CITROËN OLI STUDIEMODEL NAAR NIEUWE WEGEN
STUDIEMODEL, GEEN CONCEPT CAR
De Citroën Oli doet op het eerste gezicht een Frans antwoord op de Humvee vermoeden, maar niets is minder waar. De Oli is in bijna alles de tegenpool van die Amerikaanse ijzervreter. En het is vooral een testcase voor nieuwe ideeën.
Hoofdontwerper Pierre Sabas kijkt wat verschrikt wanneer ik hem uitleg wat Oli (oké, met een 'e' erachter dan) in het Nederlands betekent. "Nee, dat wist ik niet. Wij vonden Oli een samentrekking van All Electric." Ik vind het vooral klinken als het Franse 'Au lit!' (Naar bed!), maar goed, ik ben niet naar Parijs gekomen om over namen te bomen, dus we laten het er maar bij. Maar het gehakketak is nog niet voorbij, want wanneer ik Sabas vraag meer te vertellen over zijn nieuwe concept car, verbetert hij me streng: "De Citroën Oli is geen concept car, maar een studiemodel." Wat hij daarmee wil zeggen, is dat de Oli een studiereis is naar nieuwe materialen en productieprocessen, en dat alles binnen de vier kernwaarden plezier, veelzijdigheid, betaalbaarheid en duurzaamheid.

Gegeven materiaal:
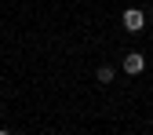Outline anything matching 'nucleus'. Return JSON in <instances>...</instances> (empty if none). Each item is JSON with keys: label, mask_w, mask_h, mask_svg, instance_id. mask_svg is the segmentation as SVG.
<instances>
[{"label": "nucleus", "mask_w": 153, "mask_h": 135, "mask_svg": "<svg viewBox=\"0 0 153 135\" xmlns=\"http://www.w3.org/2000/svg\"><path fill=\"white\" fill-rule=\"evenodd\" d=\"M120 26H124L128 33H142V29H146V11H142V7H128V11L120 15Z\"/></svg>", "instance_id": "nucleus-1"}, {"label": "nucleus", "mask_w": 153, "mask_h": 135, "mask_svg": "<svg viewBox=\"0 0 153 135\" xmlns=\"http://www.w3.org/2000/svg\"><path fill=\"white\" fill-rule=\"evenodd\" d=\"M113 77H117L113 66H99V69H95V81H99V84H113Z\"/></svg>", "instance_id": "nucleus-3"}, {"label": "nucleus", "mask_w": 153, "mask_h": 135, "mask_svg": "<svg viewBox=\"0 0 153 135\" xmlns=\"http://www.w3.org/2000/svg\"><path fill=\"white\" fill-rule=\"evenodd\" d=\"M120 69H124L128 77L146 73V55H142V51H128V55H124V62H120Z\"/></svg>", "instance_id": "nucleus-2"}]
</instances>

Opdracht 1:
Som alle kernwaarden op waarbinnen de studiereis van de Oli volgens de tekst over de Citroën Oli plaatsvindt.
Opdracht 2:
Geef het vervolg van de tekst over de Citroën Oli, aansluitend op de laatste zin.

Verwacht antwoord 1:
Plezier, veelzijdigheid, betaalbaarheid en duurzaamheid.

Verwacht antwoord 2:
Duurzaam
Gebakken lucht-alert: de Oli moet vriendelijkheid uitstralen, waardoor hij meer wordt dan gewoon een auto, zelfs een soort vriend. Dat zou dan weer als gevolg hebben dat mensen langer wachten om hem in te ruilen voor een nieuw exemplaar en ja, dat is natuurlijk duurzaam. Verder moet hij extreem efficiënt en zuinig worden, doordat hij met zijn 40 kWh accu 400 kilometer ver komt; een verbruik van 10 kWh/100 km en dat zou natuurlijk heel knap zijn. Om dat te bereiken is de topsnelheid begrensd op een bescheiden 110 km/h. Wat dan weer bepaald niet bijdraagt aan een laag verbruik zijn de hoekige vormen, met in het bijzonder de platte, kaarsrechte voorruit. "De kortste weg van dak naar motorkap is een rechte lijn", verklaart Sabas die keuze. "Dat scheelt materiaal en is goedkoper te maken, maar je hebt ook minder lichtinval, waardoor de airco minder hard hoeft te zwoegen." Duidelijk, maar die twee argumenten worden met de gebogen zijruiten juist weer genegeerd; het blijft natuurlijk een studiemodel.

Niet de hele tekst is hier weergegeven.